── Exercise material ──

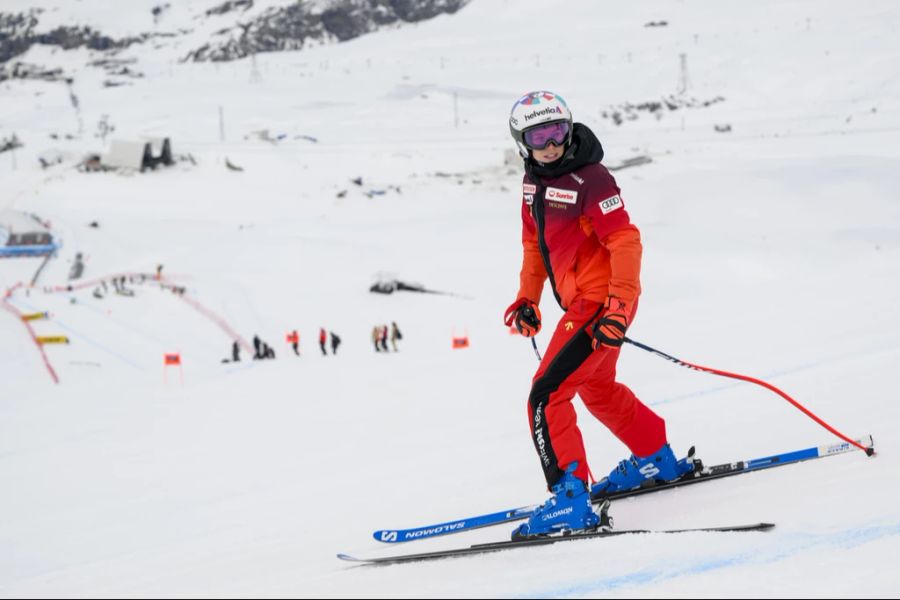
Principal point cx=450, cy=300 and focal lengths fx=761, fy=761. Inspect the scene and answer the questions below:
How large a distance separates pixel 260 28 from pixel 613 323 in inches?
2808

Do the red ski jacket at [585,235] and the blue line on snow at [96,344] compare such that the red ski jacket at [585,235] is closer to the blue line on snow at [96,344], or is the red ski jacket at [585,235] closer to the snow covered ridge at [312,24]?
the blue line on snow at [96,344]

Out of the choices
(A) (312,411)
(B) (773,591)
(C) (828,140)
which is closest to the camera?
(B) (773,591)

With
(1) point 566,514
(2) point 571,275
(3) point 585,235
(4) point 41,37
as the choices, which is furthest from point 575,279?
(4) point 41,37

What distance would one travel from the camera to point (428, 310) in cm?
1797

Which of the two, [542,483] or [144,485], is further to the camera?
[144,485]

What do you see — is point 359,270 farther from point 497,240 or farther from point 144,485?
point 144,485

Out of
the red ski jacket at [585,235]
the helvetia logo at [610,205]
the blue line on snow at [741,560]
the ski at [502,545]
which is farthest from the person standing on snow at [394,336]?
the blue line on snow at [741,560]

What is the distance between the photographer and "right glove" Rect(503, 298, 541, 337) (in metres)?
3.54

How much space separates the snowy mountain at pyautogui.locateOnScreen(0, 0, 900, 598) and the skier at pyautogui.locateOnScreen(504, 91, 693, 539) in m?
0.34

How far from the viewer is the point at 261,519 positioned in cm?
425

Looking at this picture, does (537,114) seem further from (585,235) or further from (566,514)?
(566,514)

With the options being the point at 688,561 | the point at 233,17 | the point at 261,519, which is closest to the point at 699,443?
the point at 688,561

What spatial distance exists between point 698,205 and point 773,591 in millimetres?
20120

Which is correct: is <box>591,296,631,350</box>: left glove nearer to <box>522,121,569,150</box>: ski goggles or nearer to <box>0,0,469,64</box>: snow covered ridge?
<box>522,121,569,150</box>: ski goggles
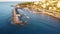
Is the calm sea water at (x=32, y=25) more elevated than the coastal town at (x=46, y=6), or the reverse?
the coastal town at (x=46, y=6)

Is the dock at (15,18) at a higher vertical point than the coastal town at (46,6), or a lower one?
lower

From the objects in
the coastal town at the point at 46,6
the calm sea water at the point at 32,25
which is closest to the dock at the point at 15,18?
the calm sea water at the point at 32,25

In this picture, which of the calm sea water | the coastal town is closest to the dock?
the calm sea water

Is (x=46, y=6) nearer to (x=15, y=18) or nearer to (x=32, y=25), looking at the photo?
(x=32, y=25)

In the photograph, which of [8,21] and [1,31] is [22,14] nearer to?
[8,21]

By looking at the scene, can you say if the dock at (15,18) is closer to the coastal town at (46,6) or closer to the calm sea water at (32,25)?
the calm sea water at (32,25)

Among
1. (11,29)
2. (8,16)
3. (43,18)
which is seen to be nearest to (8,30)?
(11,29)

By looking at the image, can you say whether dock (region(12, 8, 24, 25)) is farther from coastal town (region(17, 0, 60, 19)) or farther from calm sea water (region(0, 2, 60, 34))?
coastal town (region(17, 0, 60, 19))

───

▸ What you have to do
With both ends included, please retype exactly the lines from the line containing "From the objects in" to the final line of the data.

▸ Task result
From the objects in
the coastal town at the point at 46,6
the calm sea water at the point at 32,25
which is closest to the dock at the point at 15,18?
the calm sea water at the point at 32,25

In this picture, which of the calm sea water | the coastal town is closest to the dock?
the calm sea water

Is (x=46, y=6) nearer to (x=15, y=18) or nearer to (x=32, y=25), looking at the photo?
(x=32, y=25)

In the photograph, which of [8,21] and [1,31] is [22,14] nearer to?
[8,21]

By looking at the scene, can you say if the dock at (15,18) is closer to the coastal town at (46,6) or closer to the calm sea water at (32,25)?
the calm sea water at (32,25)

Among
1. (11,29)
2. (8,16)
3. (43,18)
which is seen to be nearest to (8,30)?
(11,29)

By looking at the image, can you say whether dock (region(12, 8, 24, 25)) is farther from coastal town (region(17, 0, 60, 19)) or farther from calm sea water (region(0, 2, 60, 34))?
coastal town (region(17, 0, 60, 19))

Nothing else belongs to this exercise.